### PASSAGE GIVEN
Date of Graduation

12-2021

Document Type

Dissertation

Degree Name

Doctor of Philosophy in Comparative Literature and Cultural Studies (PhD)

Degree Level

Graduate

Department

Comparative Literature and Cultural Studies

Advisor/Mentor

Frank M. Scheide

Committee Member

Lisa Ann Hinrichsen

Second Committee Member

Stephanie Schulte

Keywords

Bollywood, Cultural Studies, Feminist Film Criticism, Film studies, Mass Media, South Asian Studies, Women's Studies

Abstract

This study analyzes the controversial Bollywood convention “item number,” a vampy song with suggestive lyrics and hypersexualized imagery of dancing women, as a crucial cultural artefact reflecting the gender and sexual uneasiness in India. Sex avoidance is a common theme in Bollywood films and in the country, where media and people are heavily censored and policed by anti-Romeo squads under the Modi administration. The item girl breaks the sexual tension with a mega hit song and hook step that fuels the economy of dance and desire in India. While the song is completely unrelated to the narrative of the film, this blockbuster dance number is a key factor that drives audiences to the theaters. Despite the commercial value, and cultural heritage of the item song and item girl, scholars and film critics have failed to acknowledge their value and establish item songs as separate category, rather than absorbing it under the larger umbrella of Bollywood musicals. Using a triangulation method that looks at item songs as cultural texts themselves this study analyzes the cultural and national contexts in which those texts are produced, and the industry that produces them (including interviews with the producers themselves.) This study specifically creates a space for studying item songs as crucial cultural artifacts that produce an anti-social feminism meant to decolonize Western feminist film criticism that fetishizes Bollywood films, and subsequently item songs.

### EXCERPTED DATA

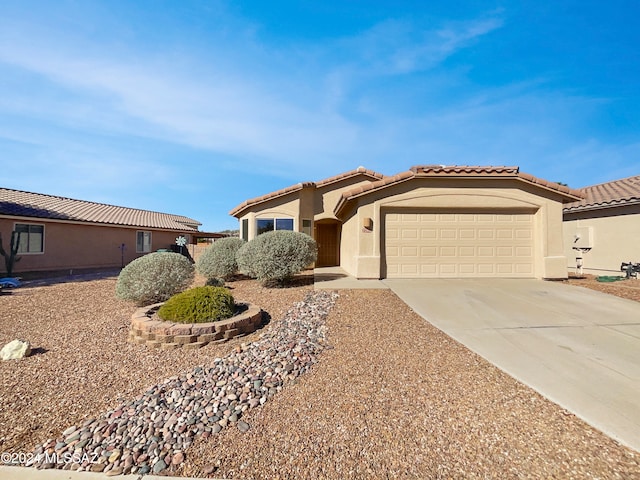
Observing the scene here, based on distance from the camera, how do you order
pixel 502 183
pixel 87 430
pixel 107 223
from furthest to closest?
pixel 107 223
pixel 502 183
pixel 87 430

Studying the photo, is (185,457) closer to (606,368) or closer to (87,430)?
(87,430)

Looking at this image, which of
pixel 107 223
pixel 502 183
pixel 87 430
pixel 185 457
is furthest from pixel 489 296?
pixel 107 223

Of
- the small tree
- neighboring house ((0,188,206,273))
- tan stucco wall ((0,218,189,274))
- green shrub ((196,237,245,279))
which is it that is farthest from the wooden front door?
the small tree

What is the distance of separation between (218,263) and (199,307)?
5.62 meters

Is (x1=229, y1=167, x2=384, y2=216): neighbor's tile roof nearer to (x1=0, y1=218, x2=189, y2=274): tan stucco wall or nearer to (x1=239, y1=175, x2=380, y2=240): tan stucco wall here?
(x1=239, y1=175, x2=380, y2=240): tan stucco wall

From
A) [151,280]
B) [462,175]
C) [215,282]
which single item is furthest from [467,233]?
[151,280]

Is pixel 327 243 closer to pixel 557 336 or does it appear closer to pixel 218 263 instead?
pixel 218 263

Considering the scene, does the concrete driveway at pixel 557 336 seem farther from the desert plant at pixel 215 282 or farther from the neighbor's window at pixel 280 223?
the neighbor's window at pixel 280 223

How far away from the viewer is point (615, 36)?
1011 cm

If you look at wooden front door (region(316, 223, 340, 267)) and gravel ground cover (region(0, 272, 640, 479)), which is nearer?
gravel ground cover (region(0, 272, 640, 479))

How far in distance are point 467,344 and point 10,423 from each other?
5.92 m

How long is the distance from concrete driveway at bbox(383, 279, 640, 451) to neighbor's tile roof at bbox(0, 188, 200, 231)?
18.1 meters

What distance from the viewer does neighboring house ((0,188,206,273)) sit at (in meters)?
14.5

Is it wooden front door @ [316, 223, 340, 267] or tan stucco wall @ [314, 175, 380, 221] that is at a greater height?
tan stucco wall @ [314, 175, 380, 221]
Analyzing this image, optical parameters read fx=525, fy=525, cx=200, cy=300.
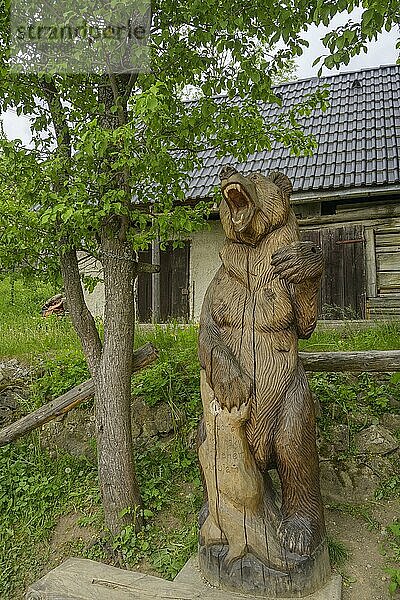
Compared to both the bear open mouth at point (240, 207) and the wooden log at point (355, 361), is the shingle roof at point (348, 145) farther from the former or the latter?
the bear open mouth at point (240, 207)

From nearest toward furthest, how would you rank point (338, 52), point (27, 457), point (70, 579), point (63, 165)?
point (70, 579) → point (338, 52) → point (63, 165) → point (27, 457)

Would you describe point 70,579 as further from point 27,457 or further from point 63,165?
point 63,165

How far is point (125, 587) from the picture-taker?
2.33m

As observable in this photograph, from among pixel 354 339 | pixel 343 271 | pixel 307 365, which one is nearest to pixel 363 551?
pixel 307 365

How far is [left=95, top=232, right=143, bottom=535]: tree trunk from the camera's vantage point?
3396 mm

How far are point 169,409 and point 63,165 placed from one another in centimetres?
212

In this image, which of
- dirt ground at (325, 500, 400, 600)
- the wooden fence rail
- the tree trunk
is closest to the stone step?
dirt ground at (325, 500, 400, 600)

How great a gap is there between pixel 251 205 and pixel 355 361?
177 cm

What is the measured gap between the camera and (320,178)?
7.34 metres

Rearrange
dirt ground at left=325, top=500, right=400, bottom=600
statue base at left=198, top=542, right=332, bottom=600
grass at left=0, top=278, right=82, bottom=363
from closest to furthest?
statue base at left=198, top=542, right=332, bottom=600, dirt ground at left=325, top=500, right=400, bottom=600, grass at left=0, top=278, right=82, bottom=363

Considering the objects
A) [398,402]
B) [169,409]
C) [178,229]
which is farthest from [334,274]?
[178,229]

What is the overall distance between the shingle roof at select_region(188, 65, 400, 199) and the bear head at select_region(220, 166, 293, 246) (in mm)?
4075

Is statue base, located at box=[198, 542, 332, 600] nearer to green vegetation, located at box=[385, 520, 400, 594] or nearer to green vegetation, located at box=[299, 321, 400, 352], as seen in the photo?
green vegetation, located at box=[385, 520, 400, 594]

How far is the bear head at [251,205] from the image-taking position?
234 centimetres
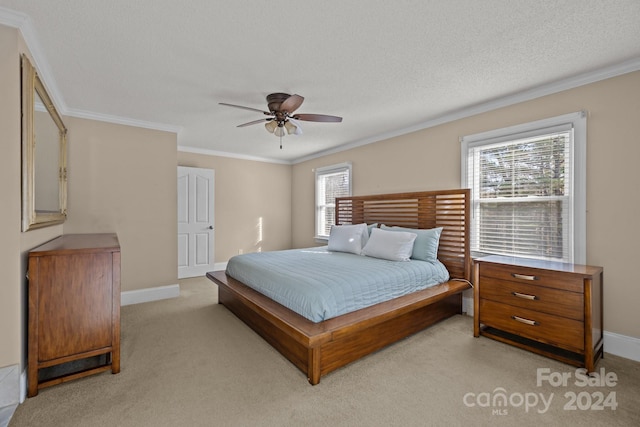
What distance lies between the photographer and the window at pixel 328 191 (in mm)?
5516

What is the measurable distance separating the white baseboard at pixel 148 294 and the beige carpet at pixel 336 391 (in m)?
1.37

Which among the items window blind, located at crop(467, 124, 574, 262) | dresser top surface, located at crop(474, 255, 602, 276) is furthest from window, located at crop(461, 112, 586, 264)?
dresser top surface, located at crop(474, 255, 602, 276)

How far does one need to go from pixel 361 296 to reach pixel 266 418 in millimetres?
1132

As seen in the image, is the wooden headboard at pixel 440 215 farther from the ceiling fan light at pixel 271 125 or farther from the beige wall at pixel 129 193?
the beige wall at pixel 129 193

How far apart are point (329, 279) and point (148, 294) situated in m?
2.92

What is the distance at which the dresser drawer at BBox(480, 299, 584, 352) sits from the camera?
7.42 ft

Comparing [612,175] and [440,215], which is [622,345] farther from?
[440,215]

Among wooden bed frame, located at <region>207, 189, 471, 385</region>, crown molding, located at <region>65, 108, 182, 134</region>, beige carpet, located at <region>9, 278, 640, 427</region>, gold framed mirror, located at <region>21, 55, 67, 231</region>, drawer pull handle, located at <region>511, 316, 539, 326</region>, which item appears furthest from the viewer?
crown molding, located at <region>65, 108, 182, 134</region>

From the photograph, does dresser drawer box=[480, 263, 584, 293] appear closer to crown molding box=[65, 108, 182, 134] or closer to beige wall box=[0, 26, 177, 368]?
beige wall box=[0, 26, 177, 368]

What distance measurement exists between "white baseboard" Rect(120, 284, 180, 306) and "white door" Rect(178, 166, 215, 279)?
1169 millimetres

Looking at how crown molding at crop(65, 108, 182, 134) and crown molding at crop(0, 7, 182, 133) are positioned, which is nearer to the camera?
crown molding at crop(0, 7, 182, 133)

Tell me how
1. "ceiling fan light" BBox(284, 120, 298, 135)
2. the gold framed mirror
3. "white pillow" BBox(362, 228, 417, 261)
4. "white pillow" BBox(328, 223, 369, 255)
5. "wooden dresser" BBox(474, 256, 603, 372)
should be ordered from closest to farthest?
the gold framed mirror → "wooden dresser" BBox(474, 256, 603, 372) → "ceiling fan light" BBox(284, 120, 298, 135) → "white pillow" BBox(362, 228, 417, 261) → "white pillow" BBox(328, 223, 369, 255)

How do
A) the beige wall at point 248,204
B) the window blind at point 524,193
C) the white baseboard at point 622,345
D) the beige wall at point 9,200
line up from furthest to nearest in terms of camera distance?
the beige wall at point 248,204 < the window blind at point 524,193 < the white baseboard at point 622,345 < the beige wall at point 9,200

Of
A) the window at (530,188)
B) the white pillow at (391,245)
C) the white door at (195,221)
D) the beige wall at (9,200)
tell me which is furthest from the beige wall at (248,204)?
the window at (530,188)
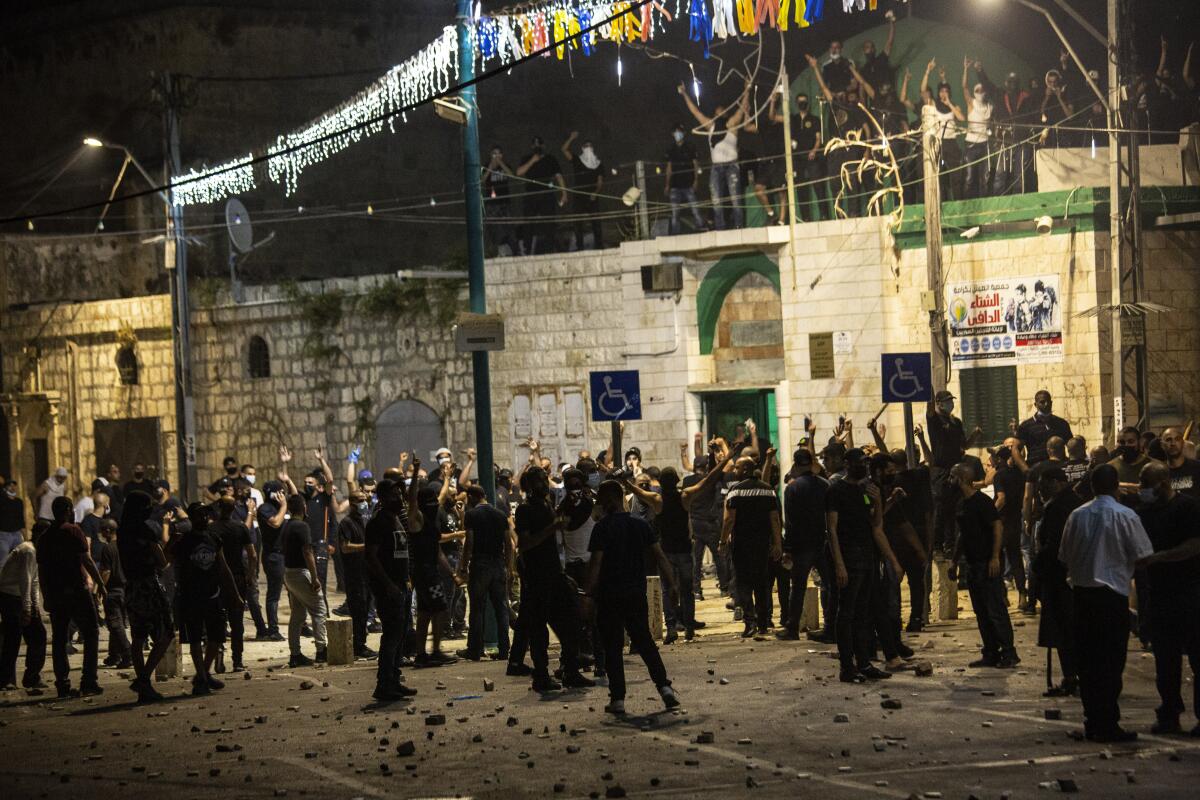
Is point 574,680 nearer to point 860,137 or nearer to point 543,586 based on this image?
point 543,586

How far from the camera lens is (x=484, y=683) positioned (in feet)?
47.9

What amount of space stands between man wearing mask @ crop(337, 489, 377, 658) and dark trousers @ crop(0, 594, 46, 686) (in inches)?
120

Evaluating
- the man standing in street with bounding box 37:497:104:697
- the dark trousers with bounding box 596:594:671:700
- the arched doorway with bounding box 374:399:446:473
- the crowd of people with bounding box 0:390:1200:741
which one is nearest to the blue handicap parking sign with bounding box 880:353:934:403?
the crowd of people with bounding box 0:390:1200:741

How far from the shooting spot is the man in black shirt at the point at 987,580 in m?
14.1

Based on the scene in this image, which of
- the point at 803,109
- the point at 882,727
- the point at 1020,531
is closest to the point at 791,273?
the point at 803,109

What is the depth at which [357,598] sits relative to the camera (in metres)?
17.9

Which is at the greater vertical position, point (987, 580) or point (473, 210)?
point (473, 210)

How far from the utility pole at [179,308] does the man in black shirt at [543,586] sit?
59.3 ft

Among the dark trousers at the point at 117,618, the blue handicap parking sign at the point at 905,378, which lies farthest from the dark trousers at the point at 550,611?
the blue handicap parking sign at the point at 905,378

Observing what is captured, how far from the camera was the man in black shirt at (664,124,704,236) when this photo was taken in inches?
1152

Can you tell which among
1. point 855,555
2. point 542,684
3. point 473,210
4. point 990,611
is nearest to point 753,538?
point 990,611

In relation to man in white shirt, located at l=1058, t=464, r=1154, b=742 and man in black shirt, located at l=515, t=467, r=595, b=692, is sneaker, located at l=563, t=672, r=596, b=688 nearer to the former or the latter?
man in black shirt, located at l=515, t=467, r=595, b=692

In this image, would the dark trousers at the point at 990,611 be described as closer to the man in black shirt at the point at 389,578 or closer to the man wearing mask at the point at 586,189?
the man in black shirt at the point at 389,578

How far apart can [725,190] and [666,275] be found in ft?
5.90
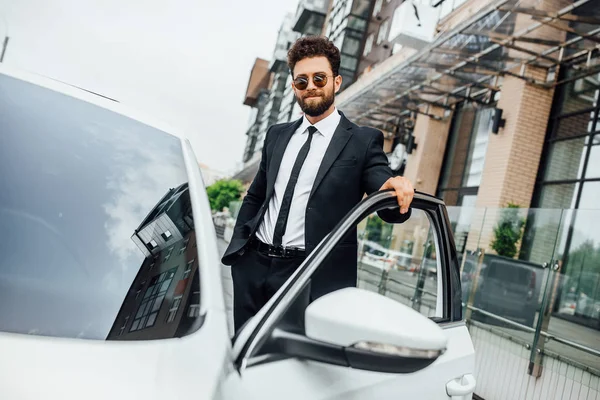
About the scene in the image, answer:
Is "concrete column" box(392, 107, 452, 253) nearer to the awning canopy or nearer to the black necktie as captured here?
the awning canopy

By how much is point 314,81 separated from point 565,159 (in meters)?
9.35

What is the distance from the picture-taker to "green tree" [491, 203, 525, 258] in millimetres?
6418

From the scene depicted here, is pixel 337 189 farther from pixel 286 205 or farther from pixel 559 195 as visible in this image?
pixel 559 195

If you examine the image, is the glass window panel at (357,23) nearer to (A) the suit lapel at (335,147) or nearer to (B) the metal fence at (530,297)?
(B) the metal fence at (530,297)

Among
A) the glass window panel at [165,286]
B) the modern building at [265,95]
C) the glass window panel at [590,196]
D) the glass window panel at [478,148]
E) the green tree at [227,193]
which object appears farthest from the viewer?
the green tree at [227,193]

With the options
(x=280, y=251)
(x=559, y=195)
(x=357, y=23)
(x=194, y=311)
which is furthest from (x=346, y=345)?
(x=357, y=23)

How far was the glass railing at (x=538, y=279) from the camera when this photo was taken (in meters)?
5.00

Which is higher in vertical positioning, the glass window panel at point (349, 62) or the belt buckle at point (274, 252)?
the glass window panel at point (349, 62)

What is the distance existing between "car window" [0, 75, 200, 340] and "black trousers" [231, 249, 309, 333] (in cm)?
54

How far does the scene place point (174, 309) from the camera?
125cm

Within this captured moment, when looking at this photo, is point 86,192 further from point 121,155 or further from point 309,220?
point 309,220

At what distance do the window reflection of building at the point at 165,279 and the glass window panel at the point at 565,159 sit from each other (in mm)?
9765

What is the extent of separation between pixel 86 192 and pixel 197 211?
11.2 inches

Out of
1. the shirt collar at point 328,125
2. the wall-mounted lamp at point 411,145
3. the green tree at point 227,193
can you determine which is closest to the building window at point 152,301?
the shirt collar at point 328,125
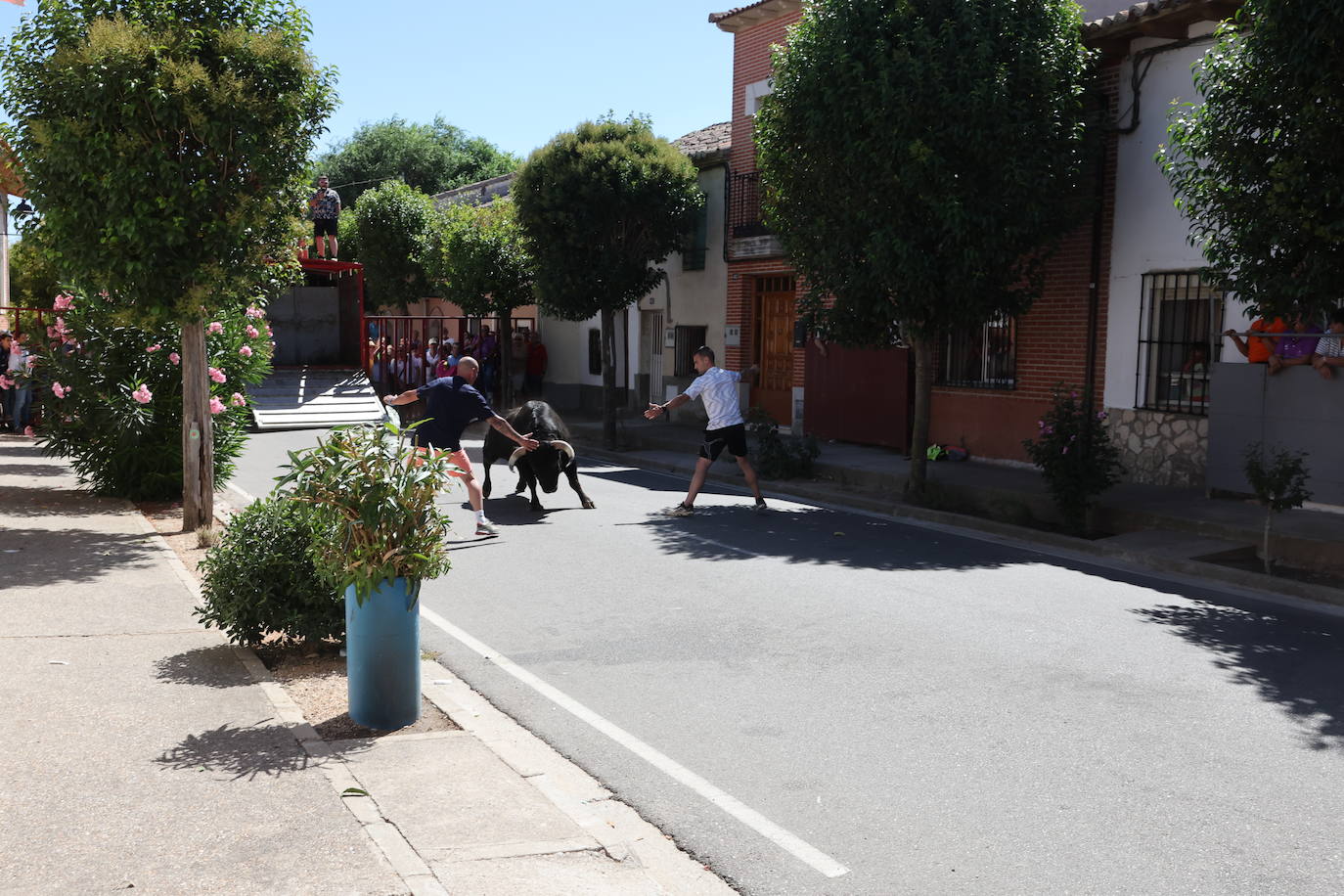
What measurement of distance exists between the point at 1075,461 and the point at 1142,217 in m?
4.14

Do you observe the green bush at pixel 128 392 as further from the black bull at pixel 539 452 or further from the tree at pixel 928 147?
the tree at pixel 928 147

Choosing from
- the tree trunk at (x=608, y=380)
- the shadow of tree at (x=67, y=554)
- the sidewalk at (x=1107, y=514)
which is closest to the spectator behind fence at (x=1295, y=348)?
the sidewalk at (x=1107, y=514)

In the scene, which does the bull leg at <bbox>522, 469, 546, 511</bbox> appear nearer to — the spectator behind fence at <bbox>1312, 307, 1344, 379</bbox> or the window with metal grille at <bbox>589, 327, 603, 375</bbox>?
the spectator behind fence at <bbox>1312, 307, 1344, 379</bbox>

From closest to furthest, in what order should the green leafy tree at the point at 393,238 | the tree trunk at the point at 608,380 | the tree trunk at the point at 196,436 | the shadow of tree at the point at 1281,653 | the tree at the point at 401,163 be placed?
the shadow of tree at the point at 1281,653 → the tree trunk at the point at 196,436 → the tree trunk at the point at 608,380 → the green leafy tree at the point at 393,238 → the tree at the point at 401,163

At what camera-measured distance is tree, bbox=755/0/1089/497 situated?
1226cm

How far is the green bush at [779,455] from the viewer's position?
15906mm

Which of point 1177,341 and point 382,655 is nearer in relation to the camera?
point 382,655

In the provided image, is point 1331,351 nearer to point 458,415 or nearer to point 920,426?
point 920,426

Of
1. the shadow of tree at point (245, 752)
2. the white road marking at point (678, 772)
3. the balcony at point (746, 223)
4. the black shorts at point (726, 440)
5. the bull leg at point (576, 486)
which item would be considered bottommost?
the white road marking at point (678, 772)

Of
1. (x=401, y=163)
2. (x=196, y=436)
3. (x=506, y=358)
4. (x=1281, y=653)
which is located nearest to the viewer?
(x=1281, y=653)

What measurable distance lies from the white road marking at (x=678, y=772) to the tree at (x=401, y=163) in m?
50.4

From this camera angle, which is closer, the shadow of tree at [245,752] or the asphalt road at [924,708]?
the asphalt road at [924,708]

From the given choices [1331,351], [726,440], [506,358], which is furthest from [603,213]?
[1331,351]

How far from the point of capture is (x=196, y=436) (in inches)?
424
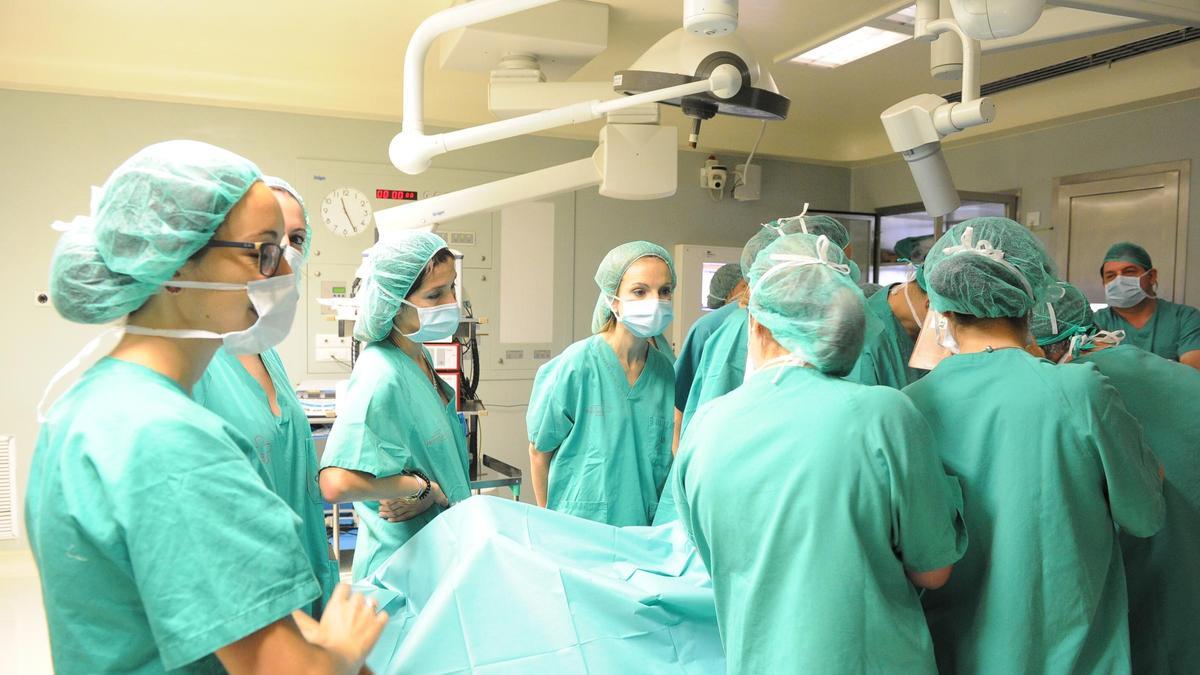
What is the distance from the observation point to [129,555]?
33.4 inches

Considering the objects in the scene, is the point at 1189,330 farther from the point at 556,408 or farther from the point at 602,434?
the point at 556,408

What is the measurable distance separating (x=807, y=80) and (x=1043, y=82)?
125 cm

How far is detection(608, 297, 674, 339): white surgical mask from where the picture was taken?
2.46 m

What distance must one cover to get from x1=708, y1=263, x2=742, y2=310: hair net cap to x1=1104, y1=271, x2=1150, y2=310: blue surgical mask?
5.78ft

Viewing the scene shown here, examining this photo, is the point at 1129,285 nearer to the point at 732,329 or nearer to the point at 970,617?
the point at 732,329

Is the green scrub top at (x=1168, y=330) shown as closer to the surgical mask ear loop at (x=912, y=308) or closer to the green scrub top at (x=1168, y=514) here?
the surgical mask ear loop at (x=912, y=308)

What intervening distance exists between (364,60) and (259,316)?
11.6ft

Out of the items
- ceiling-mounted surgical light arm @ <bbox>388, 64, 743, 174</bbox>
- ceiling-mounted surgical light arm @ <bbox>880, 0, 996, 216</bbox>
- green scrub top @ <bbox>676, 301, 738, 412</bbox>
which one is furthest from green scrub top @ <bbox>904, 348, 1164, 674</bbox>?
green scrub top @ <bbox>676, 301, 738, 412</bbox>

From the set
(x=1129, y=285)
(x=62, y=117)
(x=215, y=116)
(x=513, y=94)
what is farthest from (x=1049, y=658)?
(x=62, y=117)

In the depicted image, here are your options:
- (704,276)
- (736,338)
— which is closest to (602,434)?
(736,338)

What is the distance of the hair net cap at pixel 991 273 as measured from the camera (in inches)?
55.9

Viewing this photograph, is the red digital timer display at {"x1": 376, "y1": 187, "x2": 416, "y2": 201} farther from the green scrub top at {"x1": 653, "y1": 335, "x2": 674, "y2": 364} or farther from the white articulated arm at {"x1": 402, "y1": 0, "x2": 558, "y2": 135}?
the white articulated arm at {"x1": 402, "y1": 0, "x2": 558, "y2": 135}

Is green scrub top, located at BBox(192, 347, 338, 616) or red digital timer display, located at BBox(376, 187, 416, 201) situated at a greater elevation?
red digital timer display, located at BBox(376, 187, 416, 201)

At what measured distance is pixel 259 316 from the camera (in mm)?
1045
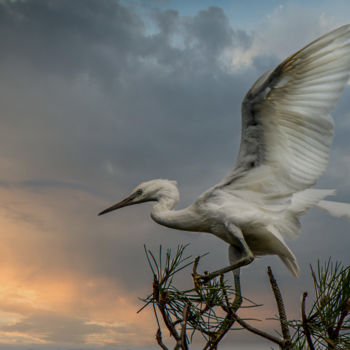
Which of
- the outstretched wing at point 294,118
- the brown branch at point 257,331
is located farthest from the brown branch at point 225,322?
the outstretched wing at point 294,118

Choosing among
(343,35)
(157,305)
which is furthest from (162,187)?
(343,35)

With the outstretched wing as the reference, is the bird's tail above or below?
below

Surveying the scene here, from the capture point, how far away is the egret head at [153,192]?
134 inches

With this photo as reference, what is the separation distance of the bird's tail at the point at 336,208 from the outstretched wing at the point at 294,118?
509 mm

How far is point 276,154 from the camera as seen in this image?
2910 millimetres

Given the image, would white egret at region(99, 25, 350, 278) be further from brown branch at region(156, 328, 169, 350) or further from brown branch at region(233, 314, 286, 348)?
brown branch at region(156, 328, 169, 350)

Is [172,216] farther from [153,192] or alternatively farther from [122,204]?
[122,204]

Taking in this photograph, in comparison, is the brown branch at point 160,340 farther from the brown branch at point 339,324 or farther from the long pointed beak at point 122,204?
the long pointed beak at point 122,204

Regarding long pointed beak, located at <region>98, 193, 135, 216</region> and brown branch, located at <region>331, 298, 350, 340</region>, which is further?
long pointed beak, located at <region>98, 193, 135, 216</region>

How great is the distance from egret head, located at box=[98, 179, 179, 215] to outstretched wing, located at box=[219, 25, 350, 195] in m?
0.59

### REQUESTS
[A] What method does the dissertation page say the study uses to look at item songs as cultural texts?
[B] Extract each line of the records that contains the word "crown".

### SOLUTION SET
[A] A triangulation method.

[B]
Among wooden bed frame, located at <region>207, 189, 471, 385</region>, crown molding, located at <region>65, 108, 182, 134</region>, beige carpet, located at <region>9, 278, 640, 427</region>, gold framed mirror, located at <region>21, 55, 67, 231</region>, drawer pull handle, located at <region>511, 316, 539, 326</region>, which item appears furthest from the viewer?
crown molding, located at <region>65, 108, 182, 134</region>
From the photograph, does dresser drawer box=[480, 263, 584, 293] appear closer to crown molding box=[65, 108, 182, 134] or closer to beige wall box=[0, 26, 177, 368]?
Looking at how crown molding at crop(65, 108, 182, 134) and crown molding at crop(0, 7, 182, 133) are positioned, which is nearer to the camera?
crown molding at crop(0, 7, 182, 133)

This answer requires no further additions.